Alors que l'Organisation mondiale de la santé (OMS) espère que la pandémie de Covid-19 prendra fin d’ici moins de "deux ans", les scientifiques du monde entier tentent d’identifier les facteurs de risque d'une infection au coronavirus. Deux études, publiées dans Blood Advances le 14 octobre 2020, pointent ainsi le rôle potentiel du groupe sanguin dans le risque de contracter la maladie et la gravité de ses complications.

Moins touchés, moins gravement

"Il est de plus en plus reconnu que les groupes sanguins ABO influencent la sensibilité à certains virus, notamment le SRAS de 2003 et les norovirus", notent les auteurs des premières recherches. Pour ces dernières, les données de plus de 473.00 personnes testées au Danemark — parmi lesquelles plus de 7.400 étaient positives — ainsi que celles d’un groupe témoin de plus de 2,2 millions d’individus de la population générale ont donc été comparées. Les résultats ont finalement suggéré que celles de type sanguin O étaient moins vulnérables face à la Covid- 19, comparés aux types sanguins A, B et AB.

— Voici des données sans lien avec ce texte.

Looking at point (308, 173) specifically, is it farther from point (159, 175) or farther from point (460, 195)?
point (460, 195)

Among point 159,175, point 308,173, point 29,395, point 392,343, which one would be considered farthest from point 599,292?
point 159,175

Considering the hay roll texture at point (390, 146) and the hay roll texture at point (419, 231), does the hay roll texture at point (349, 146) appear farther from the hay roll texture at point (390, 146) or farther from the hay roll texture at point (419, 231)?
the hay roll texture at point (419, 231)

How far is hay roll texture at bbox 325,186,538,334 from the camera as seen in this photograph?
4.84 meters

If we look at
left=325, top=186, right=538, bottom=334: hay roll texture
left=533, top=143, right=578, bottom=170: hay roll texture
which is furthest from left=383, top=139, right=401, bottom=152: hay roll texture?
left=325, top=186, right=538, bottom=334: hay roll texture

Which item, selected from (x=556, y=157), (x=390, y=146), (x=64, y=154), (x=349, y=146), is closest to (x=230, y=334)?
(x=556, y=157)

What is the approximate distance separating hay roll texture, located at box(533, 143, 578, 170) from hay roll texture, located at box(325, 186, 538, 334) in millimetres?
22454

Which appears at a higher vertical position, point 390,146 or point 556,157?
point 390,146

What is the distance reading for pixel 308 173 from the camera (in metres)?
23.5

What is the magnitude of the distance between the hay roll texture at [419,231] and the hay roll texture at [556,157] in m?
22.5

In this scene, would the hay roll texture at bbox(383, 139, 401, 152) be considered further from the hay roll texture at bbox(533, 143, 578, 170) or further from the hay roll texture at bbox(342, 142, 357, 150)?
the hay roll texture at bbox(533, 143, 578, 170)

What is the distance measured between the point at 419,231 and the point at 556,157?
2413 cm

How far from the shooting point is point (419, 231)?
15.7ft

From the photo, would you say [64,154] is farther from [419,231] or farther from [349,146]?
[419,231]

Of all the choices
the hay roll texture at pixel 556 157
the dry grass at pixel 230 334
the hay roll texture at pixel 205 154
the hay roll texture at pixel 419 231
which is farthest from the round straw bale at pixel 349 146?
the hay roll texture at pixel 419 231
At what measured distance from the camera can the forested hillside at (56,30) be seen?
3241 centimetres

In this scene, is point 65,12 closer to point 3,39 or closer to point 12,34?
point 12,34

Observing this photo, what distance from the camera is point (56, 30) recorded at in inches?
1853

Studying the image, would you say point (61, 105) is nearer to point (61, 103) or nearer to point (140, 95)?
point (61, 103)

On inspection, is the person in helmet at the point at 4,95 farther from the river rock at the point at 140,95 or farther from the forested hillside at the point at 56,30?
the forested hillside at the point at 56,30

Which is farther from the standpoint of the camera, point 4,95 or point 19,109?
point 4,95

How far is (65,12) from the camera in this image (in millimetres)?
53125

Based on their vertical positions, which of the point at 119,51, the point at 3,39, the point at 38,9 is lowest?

La deuxième étude a quant à elle été menée sur 95 patients atteints et gravement malades, hospitalisés à Vancouver (Canada). Les chercheurs ont constaté que les personnes de types sanguins A et AB étaient associées à un risque accru de complications sévères — qui, on le rappelle, peuvent toucher différents organes. Elles présentaient en effet des taux de lésions pulmonaires dues au virus plus élevés et étaient ainsi plus susceptibles de nécessiter une ventilation mécanique, ou une dialyse pour insuffisance rénale. Elles sont également restées en soins intensifs (USI) pendant une durée moyenne plus longue.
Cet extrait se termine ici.